____ Dokument
Beschreibe uns bitte die Inspiration(en) für deine aktuelle Kollektion ANNEX

ANNEX ist ein Vorstoß in neue Gebiete, der sich mit den Kernwerten und Herausforderungen des Lebens auseinandersetzt, indem sie diese in der Form der Mode neu interpretiert. Zum Beispiel finden sich hier Ideen des Konservatismus, die Unterscheidung zwischen bezahlter und unbezahlter Arbeit sowie Klassismus, die redefiniert werden. Artikuliert wird dies durch die Integration handwerklicher Schneiderkunst, fragmentierter Designs und einer harmonischen Mischung aus opulenten ‘Luxus’-Stoffen und Textilien, die man nicht mit einer ‘Arbeiterschicht’ assoziiert. Beispielsweise werden Abendkleider und Arbeitsbekleidung mit luxuriösen Materialien vermischt sowie die Anwendung von Batik durch moderner Interpretation. Hergestellt in unserer fair-trade-zertifizierten Fabrik auf Bali und akkreditiert von der WFTO, verkörpert jedes Stück ethische Mode. Der nicht-saisonale Fokus bleibt bestehen und umfasst Frühjahrs/Sommer-Stücke, die nahtlos in der kühleren Jahreszeit auch getragen werden können. Jede meiner Kollektionen enthüllt damit eine einzigartige Interpretation avantgardistischer Mode und versucht binäre Traditionen herauszufordern, während sie genderneutrale Authentizität bewahrt.

“Wir brauchen eigentlich alle keine (neue) Kleidung mehr.”
________
Zu bearbeitende Aufgaben:
**a.** Wo wird jedes Stück der Kollektion ANNEX laut dem Dokument hergestellt?
**b.** Zählen Sie alle Ideen auf, die laut dem Dokument in der Kollektion ANNEX redefiniert werden.
____ Extrahierte Daten
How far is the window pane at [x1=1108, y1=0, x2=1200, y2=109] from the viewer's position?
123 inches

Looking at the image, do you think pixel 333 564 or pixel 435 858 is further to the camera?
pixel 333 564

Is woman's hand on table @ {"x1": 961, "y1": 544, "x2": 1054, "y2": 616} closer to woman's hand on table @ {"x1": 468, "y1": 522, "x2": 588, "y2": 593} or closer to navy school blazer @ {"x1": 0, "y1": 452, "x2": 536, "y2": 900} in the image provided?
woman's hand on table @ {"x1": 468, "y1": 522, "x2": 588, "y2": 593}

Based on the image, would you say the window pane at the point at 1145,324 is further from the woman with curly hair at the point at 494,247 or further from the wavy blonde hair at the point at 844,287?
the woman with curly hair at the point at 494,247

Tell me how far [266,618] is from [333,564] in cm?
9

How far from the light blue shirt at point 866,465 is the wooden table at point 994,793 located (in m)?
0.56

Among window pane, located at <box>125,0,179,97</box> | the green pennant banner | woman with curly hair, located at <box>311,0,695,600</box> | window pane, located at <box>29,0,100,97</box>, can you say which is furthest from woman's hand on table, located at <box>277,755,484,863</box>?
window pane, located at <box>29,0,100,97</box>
________
Lösungen:
**a.** In einer fair-trade-zertifizierten Fabrik auf Bali.

**b.**
- Konservatismus
- die Unterscheidung zwischen bezahlter und unbezahlter Arbeit
- Klassismus